** start of DATA EXTRACT **
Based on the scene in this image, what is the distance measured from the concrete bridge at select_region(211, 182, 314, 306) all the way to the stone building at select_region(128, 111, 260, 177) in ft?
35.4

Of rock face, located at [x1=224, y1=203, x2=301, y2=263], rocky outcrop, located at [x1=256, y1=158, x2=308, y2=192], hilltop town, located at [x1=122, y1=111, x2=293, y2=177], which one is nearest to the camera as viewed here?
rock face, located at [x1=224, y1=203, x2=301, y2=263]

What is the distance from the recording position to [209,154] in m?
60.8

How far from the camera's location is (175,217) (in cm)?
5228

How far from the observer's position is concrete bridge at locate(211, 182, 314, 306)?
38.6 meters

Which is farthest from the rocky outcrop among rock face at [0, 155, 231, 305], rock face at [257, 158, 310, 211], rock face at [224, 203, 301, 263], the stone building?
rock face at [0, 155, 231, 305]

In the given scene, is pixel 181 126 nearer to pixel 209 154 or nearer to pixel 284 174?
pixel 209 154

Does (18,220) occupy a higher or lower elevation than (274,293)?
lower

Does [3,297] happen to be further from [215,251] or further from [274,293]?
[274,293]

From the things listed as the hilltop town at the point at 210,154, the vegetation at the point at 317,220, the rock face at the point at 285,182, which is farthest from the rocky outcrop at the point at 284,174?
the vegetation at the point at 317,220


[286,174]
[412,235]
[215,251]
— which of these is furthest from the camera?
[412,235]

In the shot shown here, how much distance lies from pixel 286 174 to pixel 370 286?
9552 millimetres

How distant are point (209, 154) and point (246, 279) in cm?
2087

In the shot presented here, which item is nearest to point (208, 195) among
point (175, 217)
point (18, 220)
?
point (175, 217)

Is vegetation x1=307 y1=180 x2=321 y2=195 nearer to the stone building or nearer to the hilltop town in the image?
** end of DATA EXTRACT **
§ **EXERCISE DIRECTIONS**
Reproduce every one of the entries above word for word, keeping their original order and line breaks.

§ **RESULT OF THE TASK**
Based on the scene in this image, what is the distance measured from the concrete bridge at select_region(211, 182, 314, 306) all the way to the stone building at select_region(128, 111, 260, 177) in ft?
35.4

Of rock face, located at [x1=224, y1=203, x2=301, y2=263], rocky outcrop, located at [x1=256, y1=158, x2=308, y2=192], hilltop town, located at [x1=122, y1=111, x2=293, y2=177], which one is nearest to the camera as viewed here?
rock face, located at [x1=224, y1=203, x2=301, y2=263]

What is the distance from the recording position to [209,154] in m?
60.8

How far from the camera's location is (175,217) (in cm)?
5228

How far from the observer's position is concrete bridge at locate(211, 182, 314, 306)?
38.6 meters

Which is farthest from the rocky outcrop among rock face at [0, 155, 231, 305], rock face at [257, 158, 310, 211], rock face at [224, 203, 301, 263], the stone building?
rock face at [0, 155, 231, 305]

In the given scene, is pixel 181 126 nearer to pixel 209 154 or nearer to pixel 284 174?
pixel 209 154

Does (18,220) occupy a higher or lower elevation than (274,293)?
lower

Does [3,297] happen to be further from [215,251] or further from [274,293]?
[274,293]

From the things listed as the hilltop town at the point at 210,154, the vegetation at the point at 317,220, the rock face at the point at 285,182, which is farthest from the rocky outcrop at the point at 284,174?
the vegetation at the point at 317,220


[286,174]
[412,235]
[215,251]
— which of these is furthest from the camera?
[412,235]

In the shot shown here, how much distance lies from pixel 286 174 to pixel 370 286?
9552 millimetres

How distant are point (209, 154) and point (246, 279) in cm?
2087

In the shot presented here, which item is nearest to point (208, 195) among
point (175, 217)
point (18, 220)
?
point (175, 217)

Is vegetation x1=307 y1=180 x2=321 y2=195 nearer to the stone building or nearer to the hilltop town in the image?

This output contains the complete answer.